- **PROBLEM A**:
Answer these questions using the article on water recycling at La Trappe Abbey:
(i) For how long has ESA been working on an endless waste-recycling system?
(ii) By what percentage should the completed system reduce the water used to brew the beer?
(iii) For what two purposes will the brewery's wastewater be used instead of being sent to a municipal processing plant?
- **PROBLEM B**:
Extend the article on water recycling at La Trappe Abbey, continuing after its final sentence.

- **SELECTED TEXT**:
--------------------------------

Water Recycling Technology for Monks and Astronauts Awarded Dutch Innovation Prize
Published on by Water Network Research, Official research team of The Water Network in Technology
For over 25 years ESA has been working on an endless waste-recycling system to provide a self-sustaining ecosystem for humans in space. While we are not there yet, the technology developed to date is having immediate benefits for building a more sustainable planet – including at the La Trappe Abbey brewery in the Netherlands.
La Trappe Abbey brewery ( Image Source: ESA)
When the monks from La Trappe Abbey brewery wanted to make their beer-brewing process more sustainable, they chose the suite of techniques developed for spaceflight to renovate their factory and recycle more water. Upon its completion in 2019, the system should reduce the amount of water used to brew their beer by 80%.
The brewery produces almost a million cubic meters of wastewater each year. Thanks to the new recycling techniques this water will no longer be sent to a municipal processing plant but used to irrigate the monks’ land and clean beer bottles.

--------------------------------

Collection entries
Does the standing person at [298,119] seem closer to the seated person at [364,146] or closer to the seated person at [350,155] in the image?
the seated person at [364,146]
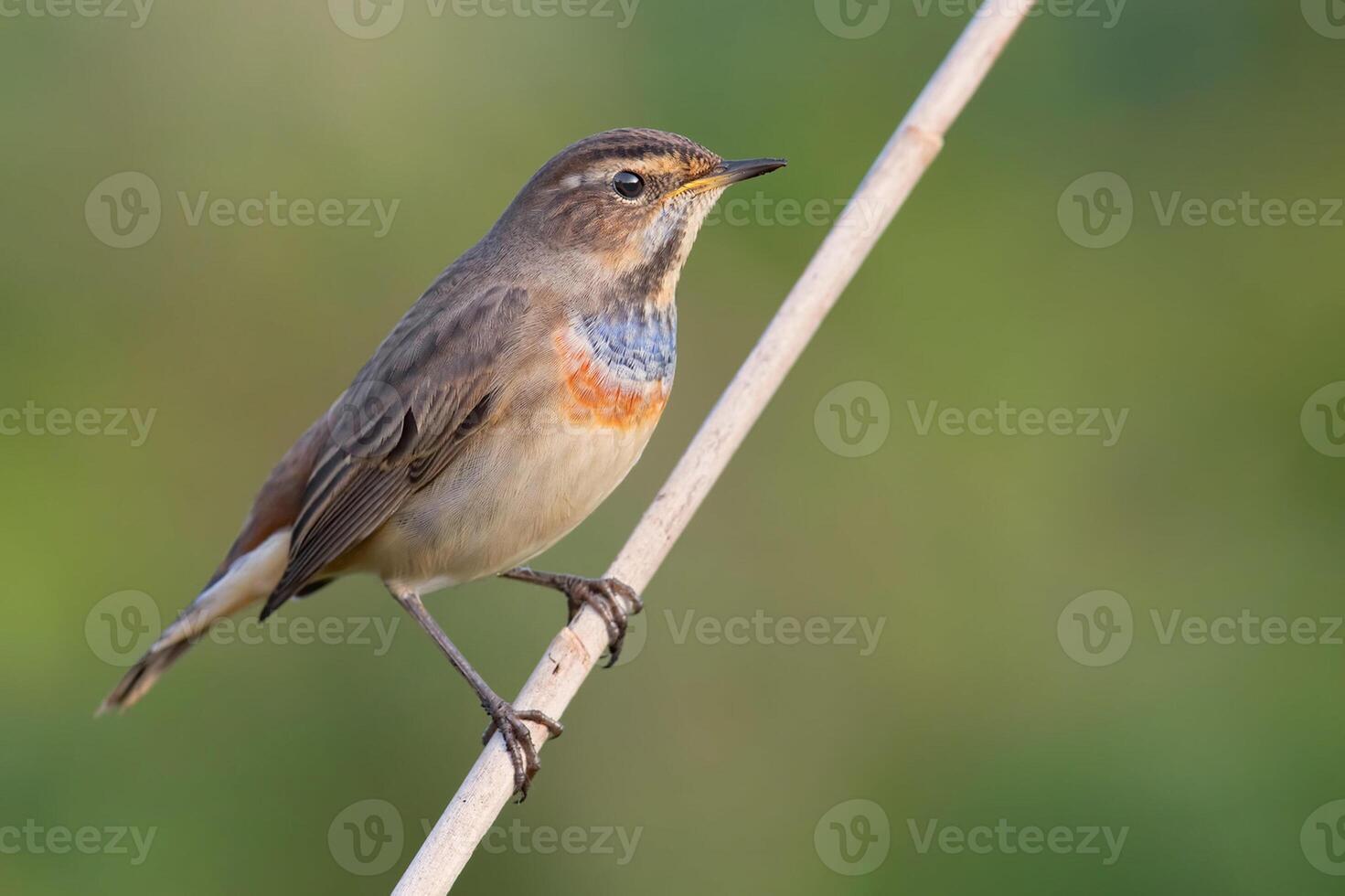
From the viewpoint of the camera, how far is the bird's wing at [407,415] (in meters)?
5.11

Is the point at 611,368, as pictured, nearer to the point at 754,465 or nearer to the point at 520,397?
the point at 520,397

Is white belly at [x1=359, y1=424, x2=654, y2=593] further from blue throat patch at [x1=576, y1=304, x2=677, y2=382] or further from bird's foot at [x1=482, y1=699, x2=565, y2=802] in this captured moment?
bird's foot at [x1=482, y1=699, x2=565, y2=802]

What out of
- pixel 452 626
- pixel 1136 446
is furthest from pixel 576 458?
pixel 1136 446

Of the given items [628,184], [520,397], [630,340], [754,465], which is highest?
[628,184]

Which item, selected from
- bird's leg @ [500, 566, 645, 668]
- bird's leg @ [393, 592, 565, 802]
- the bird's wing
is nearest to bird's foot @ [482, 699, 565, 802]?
bird's leg @ [393, 592, 565, 802]

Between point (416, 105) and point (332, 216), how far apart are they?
2.47 ft

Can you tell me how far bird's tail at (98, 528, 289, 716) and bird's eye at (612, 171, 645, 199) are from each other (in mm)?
1936

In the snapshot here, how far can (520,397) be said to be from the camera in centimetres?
502

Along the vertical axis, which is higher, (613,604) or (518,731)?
(613,604)

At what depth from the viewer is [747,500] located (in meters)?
6.86

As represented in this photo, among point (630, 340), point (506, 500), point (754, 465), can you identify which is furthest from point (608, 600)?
point (754, 465)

--------------------------------

- **ANSWER BOX A**:
(i) For over 25 years.
(ii) By 80%.
(iii) To irrigate the monks' land and to clean beer bottles.

- **ANSWER BOX B**:
The system will recover water and purify it using membranes before employing photobioreactors to add nitrogen to the water. Around 3000 species of bacteria and organisms, including plants, will be used to purify the water. The system will also reduce the brewery’s electricity use.
“In this case, we applied our expertise and technological developments in a factory, but they could just as easily be incorporated into a hotel or other operation,” says Christophe Lasseur, of ESA’s Life Support and Physical Sciences Instrumentation Section.
Using chemistry, biology and mechanical innovations, ESA’s micro-ecological life support system alternative (MELiSSA) programme’s research has already helped purify water in Morocco and developed bioreactors to grow new drugs. It has been recycling water in Antarctica for half a decade and a pilot project in Barcelona, Spain, is testing the system to the max with a fully closed, self-sustainable ecosystem for mice.
Provided funding by the European Union’s Horizon 2020 research and innovation programme, the project at La Trappe has been awarded the innovation prize of 2018 by the Dutch councils of municipal water.
Image on the left: Multi-compartment Pilot Plant (Image Source: ESA)
Source: European Space Agency (ESA)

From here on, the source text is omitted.